There was a time in my life when I used to sleep with a sharp knife beside the bed. I still own the knife, it’s quite small, probably about a 6″ blade which is serrated, and a black plastic handle. I didn’t have a bedside table then so it sat on the floor. When I sleep I usually lay with my back to the centre of the bed and my face right at the edge, so the knife was placed where it would be one of the first things I saw when I woke up. I can remember waking up every morning for quite some time and I would alays ask myself the same question. Can I do it today? Can I reach out and take that knife and draw it across my wrists? I can remember imagining what it would feel like, how much it would hurt as the jagged edge bit into my skin. I can remember thinking that I had to be careful because I didn’t want to sever the tendons on my left hand and be unable to ‘do’ the other wrist.
Every morning I would lay there and cry. I would sob until my body was pulsing and my chest hurt. I was crying because I didn’t have the strength to pick up the knife.
For several years after this period (It was a bout 10 years ago) I felt like I was a fake, a phony. I was imagining that I was depressed and I was just looking for attention. There was nothing wrong with me because I couldn’t make myself pick up the knife. It was survivors guilt.
Now when I think about it I am usually (almost always) glad that I didn’t pick it up on any of those dark mornings. I look at my wonderful partner who I also knew back then although we weren’t together, and I know what she gets out of our relationship now. I look at her daughter, now 5 years old, pretty much the only positive outcome of the relationship she fled several years ago, before we got back together, and I know how much this clever loving girl loves me and our family. I look at my parents with fresh eyes, with love and genuine friendliness that I can’t remember feeling prior to about 5 years ago. I look at this blog, and the wonderful people that have taken time to read it and even comment. I look at the great job I have with really interesting people and enough pay to keep us in a nice house albeit rented.

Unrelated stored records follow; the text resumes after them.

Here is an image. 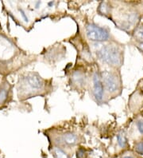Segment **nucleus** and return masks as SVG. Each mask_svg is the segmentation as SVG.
<instances>
[{
	"label": "nucleus",
	"mask_w": 143,
	"mask_h": 158,
	"mask_svg": "<svg viewBox=\"0 0 143 158\" xmlns=\"http://www.w3.org/2000/svg\"><path fill=\"white\" fill-rule=\"evenodd\" d=\"M93 94L97 101H101L103 96V86L101 78L97 73L93 76Z\"/></svg>",
	"instance_id": "20e7f679"
},
{
	"label": "nucleus",
	"mask_w": 143,
	"mask_h": 158,
	"mask_svg": "<svg viewBox=\"0 0 143 158\" xmlns=\"http://www.w3.org/2000/svg\"><path fill=\"white\" fill-rule=\"evenodd\" d=\"M53 154L54 158H69V155L59 147H55L53 149Z\"/></svg>",
	"instance_id": "0eeeda50"
},
{
	"label": "nucleus",
	"mask_w": 143,
	"mask_h": 158,
	"mask_svg": "<svg viewBox=\"0 0 143 158\" xmlns=\"http://www.w3.org/2000/svg\"><path fill=\"white\" fill-rule=\"evenodd\" d=\"M96 55L102 62L111 66H120L122 62L121 52L116 46H102L96 51Z\"/></svg>",
	"instance_id": "f257e3e1"
},
{
	"label": "nucleus",
	"mask_w": 143,
	"mask_h": 158,
	"mask_svg": "<svg viewBox=\"0 0 143 158\" xmlns=\"http://www.w3.org/2000/svg\"><path fill=\"white\" fill-rule=\"evenodd\" d=\"M73 81H75L76 84H79V85H82L84 81V77L82 73H80V72H76V73L73 74Z\"/></svg>",
	"instance_id": "1a4fd4ad"
},
{
	"label": "nucleus",
	"mask_w": 143,
	"mask_h": 158,
	"mask_svg": "<svg viewBox=\"0 0 143 158\" xmlns=\"http://www.w3.org/2000/svg\"><path fill=\"white\" fill-rule=\"evenodd\" d=\"M123 158H134L133 156H124Z\"/></svg>",
	"instance_id": "dca6fc26"
},
{
	"label": "nucleus",
	"mask_w": 143,
	"mask_h": 158,
	"mask_svg": "<svg viewBox=\"0 0 143 158\" xmlns=\"http://www.w3.org/2000/svg\"><path fill=\"white\" fill-rule=\"evenodd\" d=\"M102 78H103V83H104L105 86L108 90V92L113 94V93H115L118 90L119 84H118L116 76L114 75V73L108 71L103 72L102 73Z\"/></svg>",
	"instance_id": "7ed1b4c3"
},
{
	"label": "nucleus",
	"mask_w": 143,
	"mask_h": 158,
	"mask_svg": "<svg viewBox=\"0 0 143 158\" xmlns=\"http://www.w3.org/2000/svg\"><path fill=\"white\" fill-rule=\"evenodd\" d=\"M60 141L65 145L73 146V145H75L77 143L78 137L76 134L73 133H66L61 136V138H60Z\"/></svg>",
	"instance_id": "423d86ee"
},
{
	"label": "nucleus",
	"mask_w": 143,
	"mask_h": 158,
	"mask_svg": "<svg viewBox=\"0 0 143 158\" xmlns=\"http://www.w3.org/2000/svg\"><path fill=\"white\" fill-rule=\"evenodd\" d=\"M117 141H118V145L121 148H125L126 145H127V140L126 138V136L124 135L122 133L118 134V136H117Z\"/></svg>",
	"instance_id": "6e6552de"
},
{
	"label": "nucleus",
	"mask_w": 143,
	"mask_h": 158,
	"mask_svg": "<svg viewBox=\"0 0 143 158\" xmlns=\"http://www.w3.org/2000/svg\"><path fill=\"white\" fill-rule=\"evenodd\" d=\"M6 97H7V91H6V89H1L0 90V103H2V102H3L4 101L6 100Z\"/></svg>",
	"instance_id": "9b49d317"
},
{
	"label": "nucleus",
	"mask_w": 143,
	"mask_h": 158,
	"mask_svg": "<svg viewBox=\"0 0 143 158\" xmlns=\"http://www.w3.org/2000/svg\"><path fill=\"white\" fill-rule=\"evenodd\" d=\"M26 82L28 83V85L32 88V89H39L42 88L43 86V81L39 76L36 75V74H29L26 77Z\"/></svg>",
	"instance_id": "39448f33"
},
{
	"label": "nucleus",
	"mask_w": 143,
	"mask_h": 158,
	"mask_svg": "<svg viewBox=\"0 0 143 158\" xmlns=\"http://www.w3.org/2000/svg\"><path fill=\"white\" fill-rule=\"evenodd\" d=\"M138 46H139V48L141 49V50H143V43H141V44H140Z\"/></svg>",
	"instance_id": "2eb2a0df"
},
{
	"label": "nucleus",
	"mask_w": 143,
	"mask_h": 158,
	"mask_svg": "<svg viewBox=\"0 0 143 158\" xmlns=\"http://www.w3.org/2000/svg\"><path fill=\"white\" fill-rule=\"evenodd\" d=\"M135 36L138 40L143 41V27H139L135 32Z\"/></svg>",
	"instance_id": "9d476101"
},
{
	"label": "nucleus",
	"mask_w": 143,
	"mask_h": 158,
	"mask_svg": "<svg viewBox=\"0 0 143 158\" xmlns=\"http://www.w3.org/2000/svg\"><path fill=\"white\" fill-rule=\"evenodd\" d=\"M137 127L139 130V132L143 134V121L142 120H139L138 122H137Z\"/></svg>",
	"instance_id": "ddd939ff"
},
{
	"label": "nucleus",
	"mask_w": 143,
	"mask_h": 158,
	"mask_svg": "<svg viewBox=\"0 0 143 158\" xmlns=\"http://www.w3.org/2000/svg\"><path fill=\"white\" fill-rule=\"evenodd\" d=\"M19 11H20V13H21L22 16V18H23V19L25 20L26 22H28L29 21V19H28V17H27L26 15V12L24 11V10H23L22 9H19Z\"/></svg>",
	"instance_id": "4468645a"
},
{
	"label": "nucleus",
	"mask_w": 143,
	"mask_h": 158,
	"mask_svg": "<svg viewBox=\"0 0 143 158\" xmlns=\"http://www.w3.org/2000/svg\"><path fill=\"white\" fill-rule=\"evenodd\" d=\"M135 150L137 153L143 155V142L137 143V145H135Z\"/></svg>",
	"instance_id": "f8f14e48"
},
{
	"label": "nucleus",
	"mask_w": 143,
	"mask_h": 158,
	"mask_svg": "<svg viewBox=\"0 0 143 158\" xmlns=\"http://www.w3.org/2000/svg\"><path fill=\"white\" fill-rule=\"evenodd\" d=\"M86 34L88 39L94 42H104L109 39L107 30L92 23L86 27Z\"/></svg>",
	"instance_id": "f03ea898"
}]
</instances>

Still some days I feel guilty for not having picked up the knife.
The black dog never let’s you fully escape. I am learning that it will always be there with me. Barbara Woodhouse couldn’t dream to train a real dog to heel so well. I now have many sources of support to help me survive my encounters with it. I have medication. I have family. I have a partner who lives with her own black dog and is much further along the path than I am, she has kicked the meds, I really look up to her strength and try to model myself on her.
It’s all about learning to live with it. It’s a part of who I am, but it doesn’t have to be all that I am.
“I’ll never forget how the depression and loneliness felt good and bad at the same time. Still does.”